Classification tasks
In this section, the HOOC algorithm is further applied to optical neural networks, demonstrating its capability to enhance classification performance across various tasks, such as the Iris and Vowel datasets, as illustrated in Fig. 4a. For the Iris dataset, which comprises four features (sepal and petal lengths and widths) and three categories (setosa, versicolor, and virginica), the entire dataset of 150 samples is split into a training set of 99 samples and a test set of 51 samples. A one-layer neural network with a weight matrix W4×3 (Fig. 4b) is trained on both Clements-based and FFT-based MZI meshes. The numerical testing accuracies for the two MZI meshes are 92.16% and 74.51%, respectively. During the offline preset stage, the testing samples are experimentally evaluated on both hardware chips with classification accuracies below 75%. Subsequently, the online calibration of the HOOC algorithm is employed to correct hardware errors, updating the real and imaginary parts of the trained weight matrix through iterative optimization on the two MZI meshes, as depicted in Figs. 4d, e, g, h. After error correction, the classification accuracies improve to 91.18 ± 0.98% and 72.55 ± 1.96%, respectively, demonstrating convergence towards the values obtained in the numerical simulation.
a Photonic neural network designed for various tasks, including complex-valued weight configuration, classification of the Iris dataset, and classification of the Vowel dataset. b Pre-trained network for Iris task and its encoding strategies. x1 ~ x4 represent the four features of each sample, y1 ~ y3 represent the three classes. The weight matrix (W4×3) is encoded in either the real or imaginary part of the complex-valued matrix (WMZI). c Pre-trained network for Vowel task and its encoding strategies. x1 ~ x8 represent the eight features of each sample, y1 ~ y4 represent the four classes. The weight matrix of the first hidden layer (W8×8) is divided into blocks and restructured into complex-valued matrices (WMZI1 and WMZI2). d–f The calibration results of the two tasks using a 4 × 4 Clements-based MZI mesh. g–i The calibration results of the two tasks using a 4 × 4 FFT-based MZI mesh. j Histogram comparing the fidelity of weight matrices implemented using only the initial preset versus those corrected through online calibration.
A more complicated task, Vowel task, is further used to validate the HOOC algorithm’s ability to mitigate hardware errors and improve classification performance. A two-layer PNN model integrated with the HOOC algorithm is employed for this task. As shown in Fig. 4c, the PNN model consists of a hidden layer W8×8 and an output layer W8×4. During matrix encoding, the hidden layer weight matrix is partitioned into four 4 × 4 blocks. The Vowel dataset includes 11 categories, each characterized by 10 features. To manage this complexity, a subset of 4 categories (“hid”, “hId”, “hEd”, and “hAd”) and the first eight features are selected, with the dataset divided into a training set of 196 samples and a test set of 144 samples. The training process of the HOOC algorithm on the two chips is illustrated in Figs. 4f, i, respectively. We perform the hidden layer W8×8 with our HOOC algorithm in the optical domain, and the output layer W8×4 is performed on the electrical computer. The fidelity of the trained weight matrices, shown in Fig. 4j and summarized in Table 1, demonstrates significant improvement after applying the HOOC algorithm. Upon completion of the HOOC process, the accuracy of the experimental testing increased from 52.08% to 83.21 ± 1.96% for the Clements-based MZI mesh and from 53.47% to 72.98 ± 3.54% for the FFT-based MZI mesh.

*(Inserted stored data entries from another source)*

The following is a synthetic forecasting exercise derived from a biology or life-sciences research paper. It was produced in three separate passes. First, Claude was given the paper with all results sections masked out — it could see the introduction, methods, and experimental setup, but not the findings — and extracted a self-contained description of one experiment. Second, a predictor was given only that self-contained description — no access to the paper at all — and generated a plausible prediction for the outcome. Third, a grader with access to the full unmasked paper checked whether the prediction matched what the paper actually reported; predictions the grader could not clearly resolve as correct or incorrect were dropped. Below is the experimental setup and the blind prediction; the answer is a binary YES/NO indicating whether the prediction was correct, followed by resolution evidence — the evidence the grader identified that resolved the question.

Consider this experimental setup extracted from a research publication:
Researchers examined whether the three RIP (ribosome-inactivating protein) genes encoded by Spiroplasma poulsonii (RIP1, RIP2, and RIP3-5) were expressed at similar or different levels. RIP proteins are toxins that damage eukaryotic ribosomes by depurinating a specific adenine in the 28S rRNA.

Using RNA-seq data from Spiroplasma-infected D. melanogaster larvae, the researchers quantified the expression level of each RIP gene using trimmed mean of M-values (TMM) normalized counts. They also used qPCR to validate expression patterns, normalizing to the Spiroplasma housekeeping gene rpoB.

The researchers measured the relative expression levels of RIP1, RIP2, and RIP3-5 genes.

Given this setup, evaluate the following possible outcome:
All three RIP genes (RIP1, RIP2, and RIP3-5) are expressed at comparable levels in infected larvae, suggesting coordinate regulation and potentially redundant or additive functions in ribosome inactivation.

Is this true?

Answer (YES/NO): NO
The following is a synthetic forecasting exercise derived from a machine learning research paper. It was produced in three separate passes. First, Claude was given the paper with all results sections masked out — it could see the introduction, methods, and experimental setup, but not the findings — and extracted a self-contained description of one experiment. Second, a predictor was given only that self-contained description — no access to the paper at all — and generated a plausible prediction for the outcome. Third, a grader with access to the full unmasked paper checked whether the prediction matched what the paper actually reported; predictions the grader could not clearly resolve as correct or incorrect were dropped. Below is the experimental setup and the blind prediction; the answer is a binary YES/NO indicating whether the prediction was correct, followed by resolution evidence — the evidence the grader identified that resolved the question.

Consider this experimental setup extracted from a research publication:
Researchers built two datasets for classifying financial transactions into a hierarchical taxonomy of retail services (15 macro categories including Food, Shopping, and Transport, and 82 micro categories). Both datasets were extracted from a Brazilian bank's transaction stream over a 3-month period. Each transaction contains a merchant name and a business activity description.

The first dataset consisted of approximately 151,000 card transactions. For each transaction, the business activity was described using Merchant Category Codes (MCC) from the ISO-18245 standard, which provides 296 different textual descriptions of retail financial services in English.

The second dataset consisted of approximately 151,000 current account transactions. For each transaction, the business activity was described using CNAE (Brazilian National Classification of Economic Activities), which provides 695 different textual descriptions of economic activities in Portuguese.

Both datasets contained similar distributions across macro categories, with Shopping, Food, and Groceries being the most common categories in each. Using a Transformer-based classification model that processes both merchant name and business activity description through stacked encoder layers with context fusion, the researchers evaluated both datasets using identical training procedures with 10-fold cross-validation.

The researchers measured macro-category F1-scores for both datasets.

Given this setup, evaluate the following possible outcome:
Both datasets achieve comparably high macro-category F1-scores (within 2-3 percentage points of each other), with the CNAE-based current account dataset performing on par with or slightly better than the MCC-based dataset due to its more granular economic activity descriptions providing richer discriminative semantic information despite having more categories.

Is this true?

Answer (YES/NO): YES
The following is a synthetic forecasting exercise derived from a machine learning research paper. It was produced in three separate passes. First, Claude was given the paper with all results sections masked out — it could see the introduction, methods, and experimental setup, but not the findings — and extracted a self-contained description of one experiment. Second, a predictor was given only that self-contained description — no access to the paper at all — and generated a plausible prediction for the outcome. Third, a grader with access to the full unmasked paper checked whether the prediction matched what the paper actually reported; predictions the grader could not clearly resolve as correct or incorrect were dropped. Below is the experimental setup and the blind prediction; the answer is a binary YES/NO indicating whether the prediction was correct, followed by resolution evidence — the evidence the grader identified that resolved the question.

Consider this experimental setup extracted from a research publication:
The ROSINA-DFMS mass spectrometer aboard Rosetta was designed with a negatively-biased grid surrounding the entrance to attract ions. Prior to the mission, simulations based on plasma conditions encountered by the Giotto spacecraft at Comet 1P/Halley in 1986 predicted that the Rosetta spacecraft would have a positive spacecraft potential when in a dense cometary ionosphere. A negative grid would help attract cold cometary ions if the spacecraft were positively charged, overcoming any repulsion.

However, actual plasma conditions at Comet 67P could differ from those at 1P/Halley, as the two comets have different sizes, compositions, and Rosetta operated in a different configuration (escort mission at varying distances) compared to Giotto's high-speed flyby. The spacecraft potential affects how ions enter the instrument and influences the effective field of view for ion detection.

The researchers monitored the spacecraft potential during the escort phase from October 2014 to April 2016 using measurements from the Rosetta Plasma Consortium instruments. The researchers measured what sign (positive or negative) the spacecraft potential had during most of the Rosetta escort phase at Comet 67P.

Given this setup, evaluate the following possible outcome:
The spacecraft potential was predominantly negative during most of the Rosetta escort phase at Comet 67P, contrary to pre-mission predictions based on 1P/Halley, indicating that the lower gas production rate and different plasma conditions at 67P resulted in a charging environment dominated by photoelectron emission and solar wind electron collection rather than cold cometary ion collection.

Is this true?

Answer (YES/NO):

Performances under high-order coherent processor
As illustrated in the above sections, our HOOC algorithm has been experimentally validated to effectively correct hardware errors in both 4th-order Clements-based and FFT-based MZI meshes. To investigate the scalability of the HOOC algorithm further, this section presents numerical simulations of the two MZI meshes under fabrication imperfections. The primary sources of hardware errors in an MZI mesh include: (1) Insertion loss (αBS) and imbalance (βMMI) of the beam splitter; (2) Insertion loss (αCross) and crosstalk (βCross) of the cross coupler; (3) Insertion loss of the waveguide (αWG); (4) Metal absorption loss (αmetal) and (5) environmental fluctuations. Among them, the metal absorption loss (αmetal) for each phase shifter is set to 0.06 ± 0.1 dB, according to the simulation results based on the geometric dimensions of the titanium nitride (TiN) heaters (300 μm × 3 μm) in our fabricated chip53. Other losses are estimated from experimental measurements and summarized in Table 2. In Supplementary Note 5, we provide a detailed description of the characterizations for the on-chip devices. In addition, to account for environmental fluctuations in practical conditions, we introduce a 5% random noise to the phase shift values.
Using these parameters, we conduct three simulations for circuit sizes N = 4, 8, 16 on both Clements-based and FFT-based MZI meshes. Each set involved 200 randomly generated complex-valued matrices for hardware configuration. The simulation results are evaluated based on matrix fidelity, as shown in Figs. 5a, b. For N = 4, both MZI meshes achieved a matrix fidelity exceeding 0.97 with the HOOC algorithm. While the fidelity of both pre-correction and post-calibration matrices decreases for larger N, a significant improvement in fidelity is consistently observed after calibration, underscoring the scalability and feasibility of our approach. Notably, our simulations assume a minimum detectable optical power of −30 dBm (corresponding to the 7-bit resolution of our control system), demonstrating that the scheme maintains a robust performance without requiring ultra-high-precision external electronics. Furthermore, a comparative analysis between our HOOC algorithm and traditional online error correction methods43,45, detailed in Supplementary Note 6, demonstrates that the HOOC algorithm achieves both a faster convergence rate and a higher convergence value. Meanwhile, our HOOC algorithm exhibits good robust performance in avoiding the local optimization problem, which ensures its scalability for high-scale circuits containing a large number of physical parameters. In Supplementary Note 6, we provide detailed simulation analysis of the performance of our HOOC algorithm under varying levels of random initial phase noise.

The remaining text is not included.